Given problem 1 -> Lay out every line of the scene-position records below as a JSON list of strings, one string per line, skipping blank lines.

Supplied text ->
+ + +
# LUX bongs if you know about them read this



## thc is good for me (Aug 4, 2008)

Hey i was just curious if anyone on here owns or knows anything about lux bong any input would be nice.

What i know is LUX is owned by ROOR and all LUX's have 4-tree percs and they make double and triple perc LUX's. They have 3 varieties from beaker to staight tube to bubble. My buddy has a straight tube 4-tree double perk i think its the 18" one.

The reason i like these bongs so much is how smooth of a hit you get from them, there not like normal tree perc bongs they clear like a single perc and did i mention they have diffuseres on all the percs in the 4 perc tree. 

The drawback of these bongs is they cost $280 for a 18 inch double perc i think ithe triple perc costs like $380.


So what do you think. I will try to find a picture sometime soon of some lux's the problem i always have is i cannot find a single website that sells or talk about LUX bongs I just dont get it.



Ps. No time for proper punctuation like always please dont think im slow i just am lazy and can type fas like this.


----------



## thc is good for me (Aug 6, 2008)

Bump Come on guys you gotta know somthin


----------



## [email protected] (Aug 6, 2008)

100 bucks more for a single more perculator ridicoulous buy a ash catcher for 30 bucks and you got another water filter, + a perc stem peace then you got triple filtered single perculator for half as much as a triple perc i dont get name brand ussually since they cost 50 bucks more just for the name roor or fire, but single perc cost me 150 then i got 60 dollar ash catcher, never got perc slide but man i wish i didnt sell that peace and the stooopid kid broke it a week after he bought it shame.
+ + +
Given problem 2 -> Carry on the LUX bong thread from the point where it stops.
+ + +
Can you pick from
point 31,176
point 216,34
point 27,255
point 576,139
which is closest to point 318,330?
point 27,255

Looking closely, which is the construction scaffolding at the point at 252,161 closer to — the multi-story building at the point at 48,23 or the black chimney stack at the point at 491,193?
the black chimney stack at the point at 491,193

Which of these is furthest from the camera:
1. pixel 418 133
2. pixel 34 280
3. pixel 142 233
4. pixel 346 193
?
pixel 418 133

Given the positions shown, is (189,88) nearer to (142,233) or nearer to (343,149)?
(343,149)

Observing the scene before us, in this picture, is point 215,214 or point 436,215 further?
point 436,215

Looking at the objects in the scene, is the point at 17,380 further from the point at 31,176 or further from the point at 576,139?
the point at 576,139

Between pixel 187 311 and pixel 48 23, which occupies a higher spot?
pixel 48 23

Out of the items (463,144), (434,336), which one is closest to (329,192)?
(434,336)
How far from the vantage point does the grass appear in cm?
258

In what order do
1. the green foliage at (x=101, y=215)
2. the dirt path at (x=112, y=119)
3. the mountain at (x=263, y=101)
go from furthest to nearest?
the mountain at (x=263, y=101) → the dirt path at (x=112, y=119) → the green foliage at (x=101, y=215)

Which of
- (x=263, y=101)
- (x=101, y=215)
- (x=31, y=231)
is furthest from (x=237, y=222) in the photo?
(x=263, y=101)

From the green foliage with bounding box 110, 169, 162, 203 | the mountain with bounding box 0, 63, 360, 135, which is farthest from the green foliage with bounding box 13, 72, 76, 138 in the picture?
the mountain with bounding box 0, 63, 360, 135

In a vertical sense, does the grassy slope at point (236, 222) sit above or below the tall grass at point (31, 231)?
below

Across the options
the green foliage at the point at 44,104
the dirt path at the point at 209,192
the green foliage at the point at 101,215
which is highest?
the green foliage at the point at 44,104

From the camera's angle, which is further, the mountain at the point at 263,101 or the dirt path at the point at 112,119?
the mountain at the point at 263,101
+ + +
Exercise answer 1 ->
[
  "Can you pick from",
  "point 31,176",
  "point 216,34",
  "point 27,255",
  "point 576,139",
  "which is closest to point 318,330?",
  "point 27,255",
  "Looking closely, which is the construction scaffolding at the point at 252,161 closer to — the multi-story building at the point at 48,23 or the black chimney stack at the point at 491,193?",
  "the black chimney stack at the point at 491,193",
  "Which of these is furthest from the camera:",
  "1. pixel 418 133",
  "2. pixel 34 280",
  "3. pixel 142 233",
  "4. pixel 346 193",
  "?",
  "pixel 418 133",
  "Given the positions shown, is (189,88) nearer to (142,233) or nearer to (343,149)?",
  "(343,149)",
  "Observing the scene before us, in this picture, is point 215,214 or point 436,215 further?",
  "point 436,215",
  "Looking at the objects in the scene, is the point at 17,380 further from the point at 31,176 or further from the point at 576,139?",
  "the point at 576,139",
  "Between pixel 187 311 and pixel 48 23, which occupies a higher spot?",
  "pixel 48 23",
  "Out of the items (463,144), (434,336), which one is closest to (329,192)?",
  "(434,336)",
  "How far from the vantage point does the grass appear in cm?",
  "258",
  "In what order do",
  "1. the green foliage at (x=101, y=215)",
  "2. the dirt path at (x=112, y=119)",
  "3. the mountain at (x=263, y=101)",
  "go from furthest to nearest?",
  "the mountain at (x=263, y=101) → the dirt path at (x=112, y=119) → the green foliage at (x=101, y=215)",
  "Which of",
  "- (x=263, y=101)",
  "- (x=101, y=215)",
  "- (x=31, y=231)",
  "is furthest from (x=237, y=222) in the photo?",
  "(x=263, y=101)",
  "From the green foliage with bounding box 110, 169, 162, 203 | the mountain with bounding box 0, 63, 360, 135, which is farthest from the green foliage with bounding box 13, 72, 76, 138 in the picture?",
  "the mountain with bounding box 0, 63, 360, 135",
  "In a vertical sense, does the grassy slope at point (236, 222) sit above or below the tall grass at point (31, 231)?",
  "below",
  "Across the options",
  "the green foliage at the point at 44,104",
  "the dirt path at the point at 209,192",
  "the green foliage at the point at 101,215",
  "which is highest?",
  "the green foliage at the point at 44,104",
  "From the camera's angle, which is further, the mountain at the point at 263,101 or the dirt path at the point at 112,119?",
  "the mountain at the point at 263,101"
]

Exercise answer 2 ->
----------



## The New Girl (Aug 6, 2008)

thc is good for me said:
			
		

> Bump Come on guys you gotta know somthin



Here's a youtube on them

hxxp://www.youtube.com/watch?v=otkJSmXPsuA

These shops are suppose to have them:

Dementia
6334 Laurel Canyon Boulevard, North Hollywood, CA 91606
(818) 508-7473

Dementia
820 East Thousand Oaks Boulevard, Thousand Oaks, CA 91360
(805) 777-7879
(888) 433-6368 (toll-free) smokeline

Dementia
14512 Ventura Boulevard, Sherman Oaks, CA 91403
(818) 461-1393

Dementia
8278 Santa Monica Boulevard, West Hollywood, CA 90046
(323) 654-8173

Dementia
22333 Pch, Malibu, CA 90265
(310) 456-7273

Dementia
2003 State St. Santa Barbara CA 93105
(805) 682 7475

And here's a bunch of other shops at this link. 

hxxp://community.livejournal.com/pot_heads/4251977.html

Hope this helps


----------



## SmokeyMcSmokester (Dec 27, 2008)

I just bought a lux...it has a 5 tree perc, and honeycomb diffuser...lil guy cost me $290!!!!


----------



## thc is good for me (Jan 27, 2010)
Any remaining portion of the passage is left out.